Histo-Couch: Werden Sie der Römerzeit ein weiteres Buch widmen?
Frank S. Becker: Das kann gut sein, Ideen hätte ich. Aber mein nächstes Buch soll „Sie kamen bis Konstantinopel“ heißen und im September 2009 im Verlag Philipp von Zabern erscheinen. Es spielt um 660 nach Christus, zentrales Ereignis ist die erste große Belagerung von Konstantinopel durch die Muslime. Durch das Auftauchen des Islam bekommt diese Zeit eine besondere Note.
Histo-Couch: Sie bleiben aber dem historischen Genre treu … Was wollen Sie mit ihren Büchern bewirken?
Frank S. Becker: Der historische Roman soll die Leserinnen und Leser zunächst einmal unterhalten. Sie wollen etwas aus der betreffenden Zeit erfahren, wollen wissen, wie die Menschen damals gehandelt haben, welche Konflikte ausgetragen wurden.
Histo-Couch: Was bewegt Sie, wenn Sie ein Buch fertig geschrieben haben?

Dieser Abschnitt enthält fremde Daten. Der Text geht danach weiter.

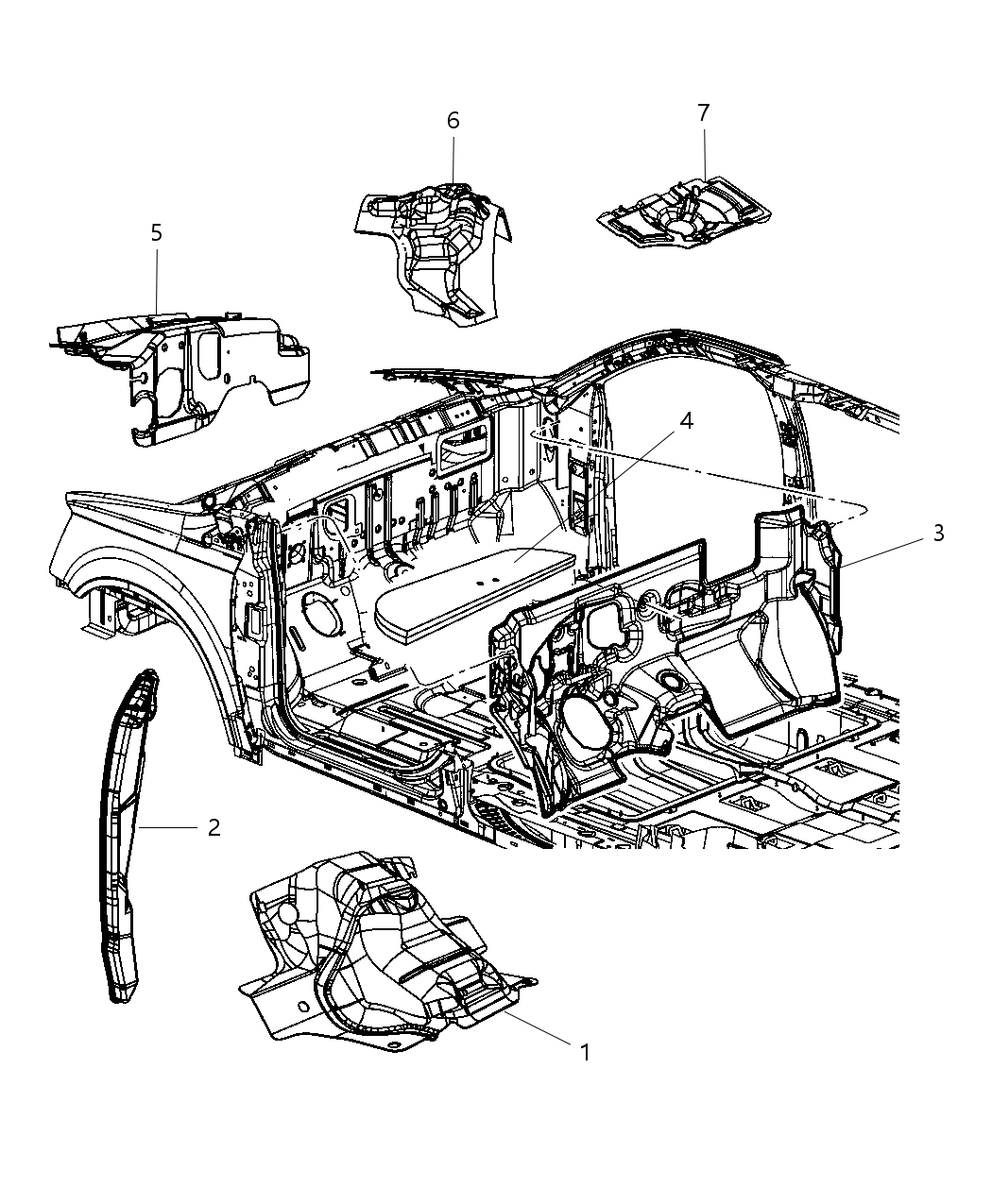 6
7
5
4
3
2
1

Frank S. Becker: Es ist eine Mischung aus Begeisterung und Erleichterung. Und man entdeckt in seiner Geschichte meist die eigenen Charakterzüge oder jene von Freunden wieder …

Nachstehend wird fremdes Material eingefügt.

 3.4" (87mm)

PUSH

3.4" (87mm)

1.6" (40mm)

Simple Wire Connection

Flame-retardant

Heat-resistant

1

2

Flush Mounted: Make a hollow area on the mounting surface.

Histo-Couch: Wie wichtig ist Ihnen das Echo auf Ihre Bücher?
Frank S. Becker: Ich nehme alles sehr ernst. Wenn sich jemand die Mühe macht, auf das Buch einzugehen und danach vielleicht auch kritische Worte verliert, so ist das für mich eine wichtige Rückmeldung und ich freue mich über die Auseinandersetzung mit der anderen Meinung. Diesbezüglich habe ich das Internet als Austausch-Plattform schätzen gelernt. Aber es ist nicht immer ganz leicht, mit negativer Kritik umzugehen, schließlich gibt man sich beim Schreiben irgendwie auch selbst ins Buch hinein.

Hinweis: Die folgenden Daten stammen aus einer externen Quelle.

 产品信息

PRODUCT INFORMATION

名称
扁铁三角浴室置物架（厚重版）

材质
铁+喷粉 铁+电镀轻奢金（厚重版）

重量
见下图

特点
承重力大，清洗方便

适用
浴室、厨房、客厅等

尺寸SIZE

Histo-Couch: War Schriftsteller Ihr Traumberuf?
Frank S. Becker: Schreiben wollte ich schon immer, ja. Zunächst habe ich es mit einer Studentenzeitung versucht, weil ich dachte, dass ich für einen Roman keine passenden Ideen hätte. Das hat sich mittlerweile gelegt.
Das Interview führte Rita Dell’Agnese.